Hey there nonny. A lot of what I’m going to say is going to go out the window, because you specifically mentioned magic and you specifically mention temporary paralysis (”on again / off again”).
And this may be uncomfortable advice to get, but I’m going to ask you to read this answer all the way through, read it again, think about it, and read it a third time.
First, talking about your character “posing as human as possible” gives me some really uncomfortable feelings about the way you may be planning to represent disability. This may be a function of the character limits in the ask box, or English may not be your first language, but the words you used implied that your character is disabled and thus not human. BAD. (Your character may be an elf or piskie or merwolf, I don’t know, but if your character is human, take a good hard look at how you’re looking at them.)
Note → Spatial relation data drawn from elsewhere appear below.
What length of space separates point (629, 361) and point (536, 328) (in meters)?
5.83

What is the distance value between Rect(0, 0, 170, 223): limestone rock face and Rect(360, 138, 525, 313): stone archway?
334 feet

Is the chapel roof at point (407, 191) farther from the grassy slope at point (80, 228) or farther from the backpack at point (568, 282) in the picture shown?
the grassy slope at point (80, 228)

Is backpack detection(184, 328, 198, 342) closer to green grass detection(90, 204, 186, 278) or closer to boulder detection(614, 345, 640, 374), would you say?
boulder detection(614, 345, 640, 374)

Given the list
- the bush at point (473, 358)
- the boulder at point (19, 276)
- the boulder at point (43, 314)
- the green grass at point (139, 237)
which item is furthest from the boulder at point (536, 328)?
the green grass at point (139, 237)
Next: Yes, paralyzed people can drive, as long as they have some function in their arms. In fact, I worked for a quadriplegic man as his home health aide (search for Tom if you want the whole story). He could brush his teeth and comb his hair if you velcroed the implement to his hand, but he operated a car safely and effectively. Hand levers operated the brake and gas, and a control knob for the steering wheel, worked for him just fine.
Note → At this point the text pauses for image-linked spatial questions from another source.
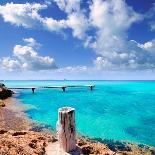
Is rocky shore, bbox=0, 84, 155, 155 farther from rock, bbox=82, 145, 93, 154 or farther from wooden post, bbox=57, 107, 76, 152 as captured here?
wooden post, bbox=57, 107, 76, 152

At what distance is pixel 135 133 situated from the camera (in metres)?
24.3

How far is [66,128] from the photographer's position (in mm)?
10961

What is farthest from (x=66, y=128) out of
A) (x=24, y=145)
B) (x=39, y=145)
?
(x=24, y=145)

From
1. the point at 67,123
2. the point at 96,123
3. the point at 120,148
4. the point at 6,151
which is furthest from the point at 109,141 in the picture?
the point at 6,151

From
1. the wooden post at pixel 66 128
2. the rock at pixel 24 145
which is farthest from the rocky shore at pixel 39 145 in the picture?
the wooden post at pixel 66 128

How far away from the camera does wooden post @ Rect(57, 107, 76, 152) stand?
10.9m

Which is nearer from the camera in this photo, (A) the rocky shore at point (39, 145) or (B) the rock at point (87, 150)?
(A) the rocky shore at point (39, 145)

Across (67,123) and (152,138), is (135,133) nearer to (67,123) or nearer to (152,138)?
(152,138)

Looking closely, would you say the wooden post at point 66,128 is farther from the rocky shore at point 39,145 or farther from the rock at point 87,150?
the rock at point 87,150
I don’t know about motorcycles, but I would assume that if he’s wheelchair-dependent, getting into and out of a motorcycle would be problematic.
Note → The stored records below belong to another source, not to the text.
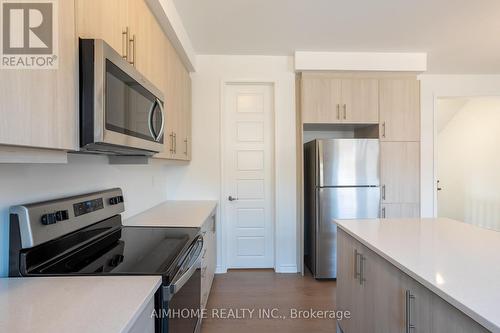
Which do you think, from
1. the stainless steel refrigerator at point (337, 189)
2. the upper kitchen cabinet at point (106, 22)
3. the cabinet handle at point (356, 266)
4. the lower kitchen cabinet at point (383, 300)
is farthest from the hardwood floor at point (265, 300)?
the upper kitchen cabinet at point (106, 22)

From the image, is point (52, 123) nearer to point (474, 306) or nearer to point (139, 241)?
point (139, 241)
Now, on to the “on again off again” paralysis. This does exist, but not following trauma. Periodic paralysis is caused by a group of genetic disorders which change the way the body’s muscles process ions. (Muscle movement are triggered by nerves, which rely on ion changes to send electrical signals; changes in the ion channels changes or prevents electrical signals from processing). Most of them are triggered by something: heat, cold, high-carb meals. Some will have problems with high potassium (with glucose being the treatment), others will have problems with high sugar (with potassium being the treatment).
This group of diseases is always genetic and always inherited.
I’ll be honest: this isn’t my area of expertise. For a better understanding of the way these diseases work, I suggest you do some homework on the clinical presentation of periodic paralyses. (There’s a very good resource here; may require a free account.)
Take care, good luck, and make sure that you take the lives of paralyzed people into account.